Today is Easter and I debated and debated if I should text Randy Happy Easter, I finally decided to because I know he is the tentative one now, the one who has to be convinced again like I did, I have walked away from him so many times that he has no trust for me and it's up to me to show him that my loyalty (as a friend) is constant, so I texted him and he replied and we wished each other a fun day with the plans we have , him skiing me going to my sons for dinner. There are alot of people who come and go in my life but there are some that no matter what I am going to love them and care for them and my convicitons for them are strong. It takes time to see who those lasting people are going to be but when you decide you really should stick to it no matter what. The photo above is of The Sacred Heart of Jesus, the heart that burns always in love for us....Easter is the day that he rose again from the dead and came out of his tomb after his brutal death for our sins......

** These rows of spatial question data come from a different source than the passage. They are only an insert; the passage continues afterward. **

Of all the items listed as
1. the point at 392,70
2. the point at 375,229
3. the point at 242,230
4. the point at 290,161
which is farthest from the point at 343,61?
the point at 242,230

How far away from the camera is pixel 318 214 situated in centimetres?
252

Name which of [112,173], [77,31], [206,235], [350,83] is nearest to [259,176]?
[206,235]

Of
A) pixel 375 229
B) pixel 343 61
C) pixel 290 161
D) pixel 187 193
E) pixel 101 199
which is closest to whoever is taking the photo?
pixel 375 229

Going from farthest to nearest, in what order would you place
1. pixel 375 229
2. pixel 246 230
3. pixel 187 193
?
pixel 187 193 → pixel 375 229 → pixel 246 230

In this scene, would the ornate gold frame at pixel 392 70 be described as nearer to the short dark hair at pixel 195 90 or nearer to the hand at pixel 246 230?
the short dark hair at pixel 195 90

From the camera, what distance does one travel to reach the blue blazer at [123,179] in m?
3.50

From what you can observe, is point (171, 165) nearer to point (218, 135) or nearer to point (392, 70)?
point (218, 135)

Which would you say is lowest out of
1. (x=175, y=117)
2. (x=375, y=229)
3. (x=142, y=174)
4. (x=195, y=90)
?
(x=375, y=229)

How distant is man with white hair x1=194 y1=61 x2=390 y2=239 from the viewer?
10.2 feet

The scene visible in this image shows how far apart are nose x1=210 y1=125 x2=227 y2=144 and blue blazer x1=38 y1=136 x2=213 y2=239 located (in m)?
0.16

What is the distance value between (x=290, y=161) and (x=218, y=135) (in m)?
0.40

Today I want you to make choices on what and who your heart is going to burn for....and I don't mean a consuming fire, rather a fire of passion that remains steady and never waivers. For what you decide to do and put your whole heart into there will be much power behind that choice.......and if you have a hard time knowing what to choose ask God and he will show you with signs........give wings to your goals and vison to your dreams! Have conviction of the heart......
Have a Blessed Easter everyone!
With Love and in the Light, Cassie
Kenny Loggins-- Conviction of the Heart
http://youtu.be/8n_GMfJ49co
quote from Marianne Williamson: "Passover and Easter can be seen as simply metaphors, or as genuine force that delivers us to the alchemy of personal transformation. Which they are depends on how we hold them... where we allow them to live within our minds and hearts. On this illumined day, may the hand of God free you from the slavery your own internal bondage and the tomb of your own deadened places, delivering you to new freedom and new life."
Laura says, "This religious holiday is just another reminder to find the Spirit of 'Christ' in all of us - Jesus - Divine - the Holy Spirit - Mohammed - Creator - Goddess - Buddha - Allah - Yahweh ... many names, one source ... shalom."
And fan Leslie adds, "Transformation, re-birth, resurrection, rejuvenation, restoration... are what I strive for loudly and desperately on each and every day, but on this day I find I must quietly and with reverence search deep within my soul for the grace and love of God.